City staff said the 2009 plan focused mainly on natural disasters and needs additions for terrorism, active-shooter incidents and other man-made incidents. The consultant will incorporate those response annexes and update contacts, grammar and operational procedures to reflect contemporary standards.
The consultant work is funded through a Marion County grant, not by the city’s general fund, and staff said that should reduce cost concerns. City staff estimated the consulting process will likely occur within a 12-month window and stated their target for adoption is by December 2025, although the timeline depends on the consultant’s schedule.
Councilors pressed for clarity on the scope and coordination. Staff said many annexes can be adapted from adjacent jurisdictions (including Salem and Marion County) because of shared emergency-management resources and previously prepared annexes by the county emergency manager. Staff described the update as feasible inside the two‑year planning window the council is using to set short‑term goals.

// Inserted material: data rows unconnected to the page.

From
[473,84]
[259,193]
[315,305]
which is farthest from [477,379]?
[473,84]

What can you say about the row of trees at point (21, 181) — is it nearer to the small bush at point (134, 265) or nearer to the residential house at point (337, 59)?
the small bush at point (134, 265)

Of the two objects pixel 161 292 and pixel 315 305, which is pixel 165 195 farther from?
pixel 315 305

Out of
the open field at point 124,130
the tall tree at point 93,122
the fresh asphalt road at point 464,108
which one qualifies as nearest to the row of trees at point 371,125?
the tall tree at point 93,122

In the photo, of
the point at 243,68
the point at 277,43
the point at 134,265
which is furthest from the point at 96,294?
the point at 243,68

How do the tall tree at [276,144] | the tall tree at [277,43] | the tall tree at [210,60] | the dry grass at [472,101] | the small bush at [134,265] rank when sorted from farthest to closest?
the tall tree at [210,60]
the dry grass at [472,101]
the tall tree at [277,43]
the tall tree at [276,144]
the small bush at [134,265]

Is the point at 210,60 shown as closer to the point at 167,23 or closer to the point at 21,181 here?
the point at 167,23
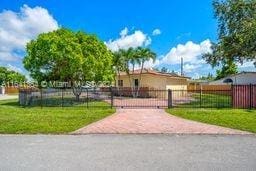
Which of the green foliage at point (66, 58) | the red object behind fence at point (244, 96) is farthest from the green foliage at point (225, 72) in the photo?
the red object behind fence at point (244, 96)

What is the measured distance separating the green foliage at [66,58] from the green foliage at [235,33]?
9.71 metres

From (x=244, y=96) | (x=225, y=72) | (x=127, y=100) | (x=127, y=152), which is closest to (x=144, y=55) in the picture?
(x=127, y=100)

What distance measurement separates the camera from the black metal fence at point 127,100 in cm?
2262

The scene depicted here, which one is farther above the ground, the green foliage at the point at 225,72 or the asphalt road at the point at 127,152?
the green foliage at the point at 225,72

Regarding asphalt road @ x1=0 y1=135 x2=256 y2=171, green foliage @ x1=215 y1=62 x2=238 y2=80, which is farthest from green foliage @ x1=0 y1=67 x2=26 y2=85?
asphalt road @ x1=0 y1=135 x2=256 y2=171

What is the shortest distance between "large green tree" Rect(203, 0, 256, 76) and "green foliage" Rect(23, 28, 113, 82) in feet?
31.7

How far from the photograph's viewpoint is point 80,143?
9641mm

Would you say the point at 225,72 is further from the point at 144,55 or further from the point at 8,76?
the point at 8,76

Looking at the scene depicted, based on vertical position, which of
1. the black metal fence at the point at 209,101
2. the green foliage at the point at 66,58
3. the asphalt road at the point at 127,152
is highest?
the green foliage at the point at 66,58

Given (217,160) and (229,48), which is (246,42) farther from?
(217,160)

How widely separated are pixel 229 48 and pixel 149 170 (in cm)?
2465

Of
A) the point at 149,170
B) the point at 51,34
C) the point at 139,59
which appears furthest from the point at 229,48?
the point at 149,170

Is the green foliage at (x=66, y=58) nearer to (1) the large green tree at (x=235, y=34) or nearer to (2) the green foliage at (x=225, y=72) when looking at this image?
(1) the large green tree at (x=235, y=34)

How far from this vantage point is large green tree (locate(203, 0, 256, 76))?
27.2 m
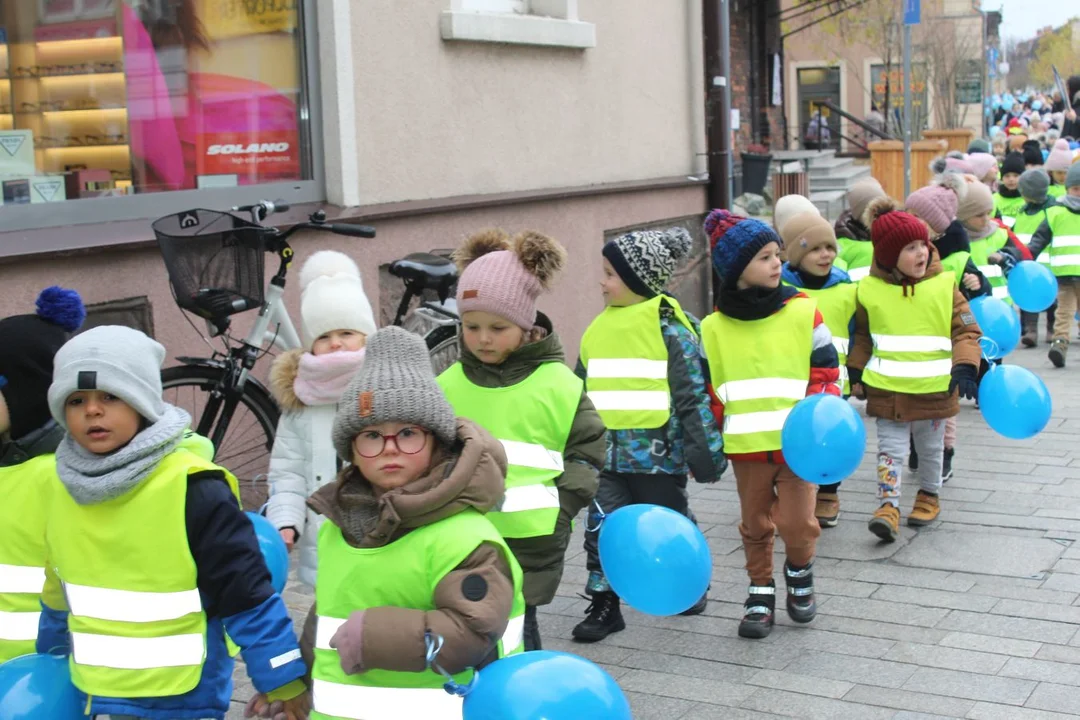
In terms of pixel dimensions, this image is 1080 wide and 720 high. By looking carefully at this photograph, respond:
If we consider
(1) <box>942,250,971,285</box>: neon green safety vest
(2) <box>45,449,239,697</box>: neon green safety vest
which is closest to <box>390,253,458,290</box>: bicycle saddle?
(1) <box>942,250,971,285</box>: neon green safety vest

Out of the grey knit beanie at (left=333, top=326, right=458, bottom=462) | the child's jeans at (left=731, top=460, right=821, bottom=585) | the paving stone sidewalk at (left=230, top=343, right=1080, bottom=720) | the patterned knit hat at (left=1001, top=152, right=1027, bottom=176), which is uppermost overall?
the patterned knit hat at (left=1001, top=152, right=1027, bottom=176)

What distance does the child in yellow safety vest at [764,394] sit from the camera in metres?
5.62

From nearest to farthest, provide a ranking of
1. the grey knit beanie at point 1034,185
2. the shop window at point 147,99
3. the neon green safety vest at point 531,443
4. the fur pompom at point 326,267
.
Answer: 1. the neon green safety vest at point 531,443
2. the fur pompom at point 326,267
3. the shop window at point 147,99
4. the grey knit beanie at point 1034,185

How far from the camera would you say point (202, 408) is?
6.38 metres

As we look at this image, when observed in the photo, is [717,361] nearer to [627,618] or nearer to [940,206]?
[627,618]

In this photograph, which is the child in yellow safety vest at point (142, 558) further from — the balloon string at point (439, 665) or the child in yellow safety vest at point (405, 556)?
the balloon string at point (439, 665)

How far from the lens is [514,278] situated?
4.45m

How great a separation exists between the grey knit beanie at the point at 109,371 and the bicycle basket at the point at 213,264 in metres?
2.44

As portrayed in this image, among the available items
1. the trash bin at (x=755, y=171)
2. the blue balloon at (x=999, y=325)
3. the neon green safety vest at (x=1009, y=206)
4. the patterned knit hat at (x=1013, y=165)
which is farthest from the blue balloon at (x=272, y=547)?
the trash bin at (x=755, y=171)

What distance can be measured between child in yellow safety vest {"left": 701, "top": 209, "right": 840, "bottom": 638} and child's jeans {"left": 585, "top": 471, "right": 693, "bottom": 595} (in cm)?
29

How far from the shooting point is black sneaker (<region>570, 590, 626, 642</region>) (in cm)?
560

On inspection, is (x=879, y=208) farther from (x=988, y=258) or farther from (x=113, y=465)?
(x=113, y=465)

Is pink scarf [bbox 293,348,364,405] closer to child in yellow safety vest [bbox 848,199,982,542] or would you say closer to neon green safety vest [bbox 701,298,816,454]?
neon green safety vest [bbox 701,298,816,454]

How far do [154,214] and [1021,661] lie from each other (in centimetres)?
458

Councilors asked whether the consultant was necessary if material could be reused from Salem. Staff and councilors confirmed Marion County obtained a grant to pay for consultant services that will be made available to cities within the county, and staff said much of the work will be adapted from neighboring jurisdictions’ annexes to save time.
Staff said the update is primarily an operational revision to add man‑made disaster responses, modernize and correct the existing document, and prepare the plan for eventual council adoption.
Looking ahead, staff said they will return to the council with a draft for review and adoption after the consultant’s work is complete. A firm adoption deadline or formal council action date was not set during the work session.